California, long the entertainment capital of the world, is taking bold legislative steps to raise its stance amid growing competition in other states and countries that offer more aggressive movie and television tax credits. 700 local members are helping to lead.
Guild members and staff have been actively lobbying Sacramento lawmakers to attend hearings and advocate for the rapid passage of two key bills, Bill 1138 (AB 1138) of 1138 and Senate Bill 630 (SB 630) (SB 630) (SB 630), which have become a central component of the state’s attracting and maintaining production strategies.
Written by Councilman Rick Chavez Zbur and Isaac Bryan and co-sponsored by Senator Ben Allen, AB 1138 attempts to modernize and expand California’s existing film and television tax credit program. It proposes a significant increase in annual funding (from $330 million to $750 million) and aims to expand eligibility to include a wider production. SB 630 complements this effort, strengthening the state’s commitment to revitalizing an industry that saw production drop by 40%, production declines since the second half of 2022 and a staggering 35 million hourly decline.
Supporting these legislative efforts is to keep California labor, a recreational union and a guild alliance representing 165,000 workers. The movement not only emphasizes the economic importance of the industry, but also its role in providing stable union work and promoting diversity through targeted labour development programs. Advocates believe that strong tax benefits are crucial to reverse the trend of production flights and economic losses.
AB 1138 and SB 630 have successfully cleared key committees, but their journey through the legislature continues.

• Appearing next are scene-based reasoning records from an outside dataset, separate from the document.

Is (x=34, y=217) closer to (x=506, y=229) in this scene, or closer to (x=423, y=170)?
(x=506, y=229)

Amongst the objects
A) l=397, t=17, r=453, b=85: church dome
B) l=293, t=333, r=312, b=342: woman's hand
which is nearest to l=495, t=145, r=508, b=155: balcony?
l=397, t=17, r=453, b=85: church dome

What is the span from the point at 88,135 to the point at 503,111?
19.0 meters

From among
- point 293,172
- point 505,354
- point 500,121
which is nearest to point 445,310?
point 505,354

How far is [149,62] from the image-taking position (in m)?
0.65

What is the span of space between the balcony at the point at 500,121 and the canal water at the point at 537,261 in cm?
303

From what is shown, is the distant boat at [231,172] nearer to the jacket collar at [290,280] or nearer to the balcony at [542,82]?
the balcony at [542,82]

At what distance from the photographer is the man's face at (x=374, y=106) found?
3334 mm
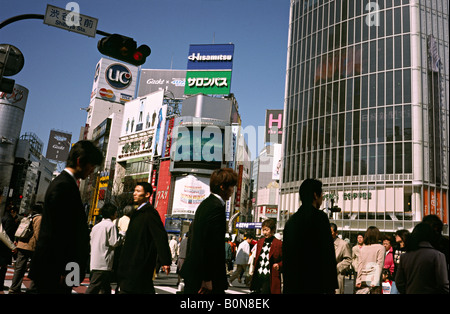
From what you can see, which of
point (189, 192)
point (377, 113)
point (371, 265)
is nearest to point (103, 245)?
point (371, 265)

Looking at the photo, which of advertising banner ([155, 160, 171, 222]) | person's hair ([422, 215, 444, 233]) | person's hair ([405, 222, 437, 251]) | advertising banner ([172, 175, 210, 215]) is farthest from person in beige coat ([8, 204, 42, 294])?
advertising banner ([155, 160, 171, 222])

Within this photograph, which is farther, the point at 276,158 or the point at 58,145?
the point at 58,145

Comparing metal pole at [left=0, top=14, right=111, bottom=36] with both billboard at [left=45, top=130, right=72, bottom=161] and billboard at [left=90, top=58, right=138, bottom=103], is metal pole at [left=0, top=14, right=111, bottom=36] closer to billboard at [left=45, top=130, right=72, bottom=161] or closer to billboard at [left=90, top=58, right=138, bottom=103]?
billboard at [left=90, top=58, right=138, bottom=103]

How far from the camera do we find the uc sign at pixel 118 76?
91.9 metres

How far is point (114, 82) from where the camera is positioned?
93.1 m

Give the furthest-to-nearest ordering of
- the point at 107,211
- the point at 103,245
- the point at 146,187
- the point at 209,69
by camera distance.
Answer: the point at 209,69, the point at 107,211, the point at 103,245, the point at 146,187

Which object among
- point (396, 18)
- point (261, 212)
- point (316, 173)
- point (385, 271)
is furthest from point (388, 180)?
point (261, 212)

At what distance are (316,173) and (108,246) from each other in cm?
4432

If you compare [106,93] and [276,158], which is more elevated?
[106,93]

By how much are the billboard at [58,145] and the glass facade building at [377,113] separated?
66.2 m

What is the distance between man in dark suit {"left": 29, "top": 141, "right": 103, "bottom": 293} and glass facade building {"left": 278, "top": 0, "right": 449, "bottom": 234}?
4044 cm

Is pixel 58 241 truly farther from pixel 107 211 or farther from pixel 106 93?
pixel 106 93

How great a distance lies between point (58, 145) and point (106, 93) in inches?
716

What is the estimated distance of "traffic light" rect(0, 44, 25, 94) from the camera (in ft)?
21.8
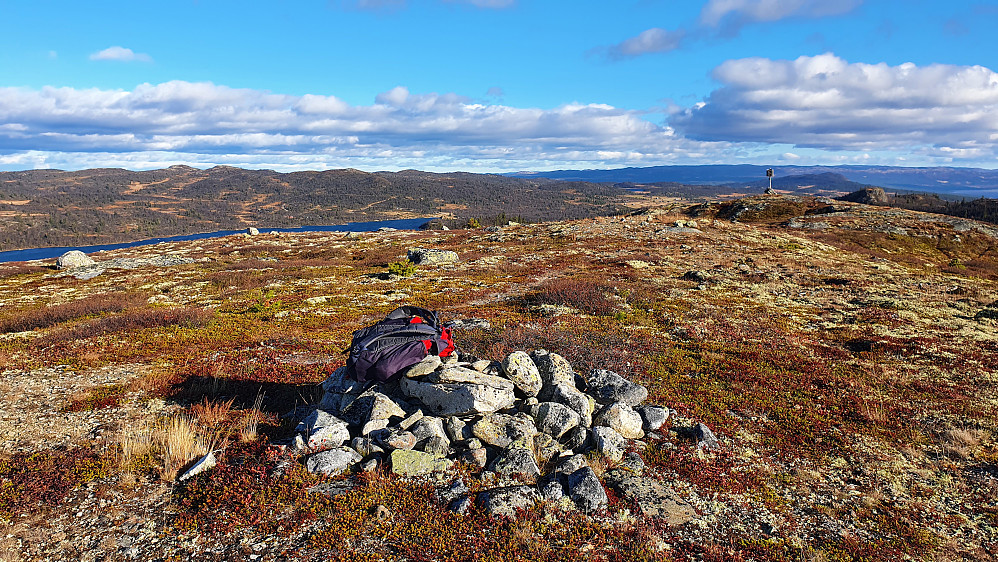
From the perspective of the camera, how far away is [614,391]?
12055 mm

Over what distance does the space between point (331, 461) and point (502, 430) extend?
337 centimetres

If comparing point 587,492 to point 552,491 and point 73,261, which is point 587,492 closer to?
point 552,491

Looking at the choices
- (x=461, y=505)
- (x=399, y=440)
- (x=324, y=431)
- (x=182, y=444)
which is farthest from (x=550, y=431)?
(x=182, y=444)

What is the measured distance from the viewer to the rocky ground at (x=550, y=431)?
7164mm

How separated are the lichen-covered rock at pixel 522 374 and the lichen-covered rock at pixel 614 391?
6.07 ft

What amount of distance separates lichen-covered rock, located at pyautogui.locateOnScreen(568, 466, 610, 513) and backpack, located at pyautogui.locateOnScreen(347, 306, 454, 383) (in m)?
4.50

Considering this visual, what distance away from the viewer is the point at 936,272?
39500mm

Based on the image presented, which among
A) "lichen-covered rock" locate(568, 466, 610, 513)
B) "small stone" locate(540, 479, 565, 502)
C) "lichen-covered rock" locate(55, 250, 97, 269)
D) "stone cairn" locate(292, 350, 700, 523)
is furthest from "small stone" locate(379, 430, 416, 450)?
"lichen-covered rock" locate(55, 250, 97, 269)

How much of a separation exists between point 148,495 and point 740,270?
127 ft

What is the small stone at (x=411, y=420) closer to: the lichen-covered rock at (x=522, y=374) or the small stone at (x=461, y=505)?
the small stone at (x=461, y=505)

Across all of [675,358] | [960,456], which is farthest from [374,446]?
[960,456]

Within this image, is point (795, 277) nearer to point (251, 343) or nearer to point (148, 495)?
point (251, 343)

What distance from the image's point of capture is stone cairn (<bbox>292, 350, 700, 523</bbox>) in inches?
321

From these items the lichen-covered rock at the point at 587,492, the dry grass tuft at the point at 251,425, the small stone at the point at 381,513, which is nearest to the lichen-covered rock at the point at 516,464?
the lichen-covered rock at the point at 587,492
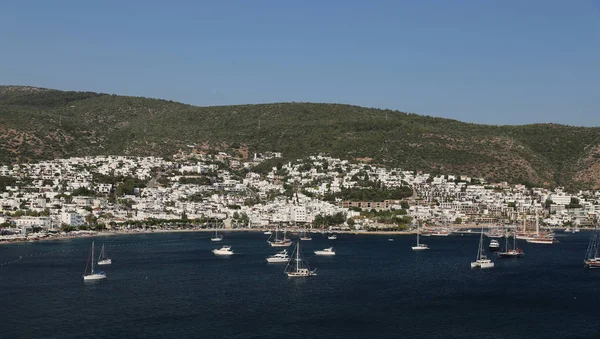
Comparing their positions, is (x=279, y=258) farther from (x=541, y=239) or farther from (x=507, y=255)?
(x=541, y=239)

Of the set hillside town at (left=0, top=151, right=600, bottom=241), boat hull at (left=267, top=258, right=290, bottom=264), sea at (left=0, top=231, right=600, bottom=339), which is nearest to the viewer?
sea at (left=0, top=231, right=600, bottom=339)

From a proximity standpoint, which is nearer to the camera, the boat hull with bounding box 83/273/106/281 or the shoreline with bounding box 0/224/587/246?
the boat hull with bounding box 83/273/106/281

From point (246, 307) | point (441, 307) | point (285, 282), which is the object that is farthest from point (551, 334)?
point (285, 282)

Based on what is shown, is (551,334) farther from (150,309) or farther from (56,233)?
(56,233)

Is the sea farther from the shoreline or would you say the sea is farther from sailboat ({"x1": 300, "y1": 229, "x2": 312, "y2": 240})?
sailboat ({"x1": 300, "y1": 229, "x2": 312, "y2": 240})

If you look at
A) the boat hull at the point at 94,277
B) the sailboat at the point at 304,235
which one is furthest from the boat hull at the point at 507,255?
the boat hull at the point at 94,277

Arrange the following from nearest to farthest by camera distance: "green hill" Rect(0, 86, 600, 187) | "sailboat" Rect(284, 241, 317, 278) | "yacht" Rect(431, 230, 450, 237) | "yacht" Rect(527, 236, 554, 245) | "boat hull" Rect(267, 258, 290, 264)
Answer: "sailboat" Rect(284, 241, 317, 278), "boat hull" Rect(267, 258, 290, 264), "yacht" Rect(527, 236, 554, 245), "yacht" Rect(431, 230, 450, 237), "green hill" Rect(0, 86, 600, 187)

Supporters urged continued public participation to help push legislation across the finish line. Take action immediately.
Data from the past decade highlights the bet: every dollar invested in the state’s film and television work program generates $24.40 in economic activity and $1.07 in tax revenue. Between 2015 and 2020, California lost nearly $3.9 billion in economic output and 28,000 jobs due to production relocation to other states. Supporters warn that more than 120 global jurisdictions now offer incentives and the action now is.
Meanwhile, on the East Coast, New York continues to reaffirm its commitment to the industry. The Film Editors Association has long supported the state’s production and post-production tax credit program in partnership with the United Film and Television Lobbying Alliance and the New York Post-Coalition Union. This advocacy continues to maintain results: The approved fiscal year 2026 budget includes expanding and expanding incentive programs and maintaining provisions for New York’s entertainment-specific COBRA subsidy programs.
Although New York members do not need immediate action, the guild remains vigilant. Later this year, pending federal budget developments could impact state-level spending. Members are encouraged to remain engaged and ready to support future efforts to maintain support from these essential industries.
As both California and New York work hard to consolidate their role as a center for film and television production, the stakes are high—not just the future of entertainment, but the thousands of workers whose livelihoods depend on thriving, competitive industries.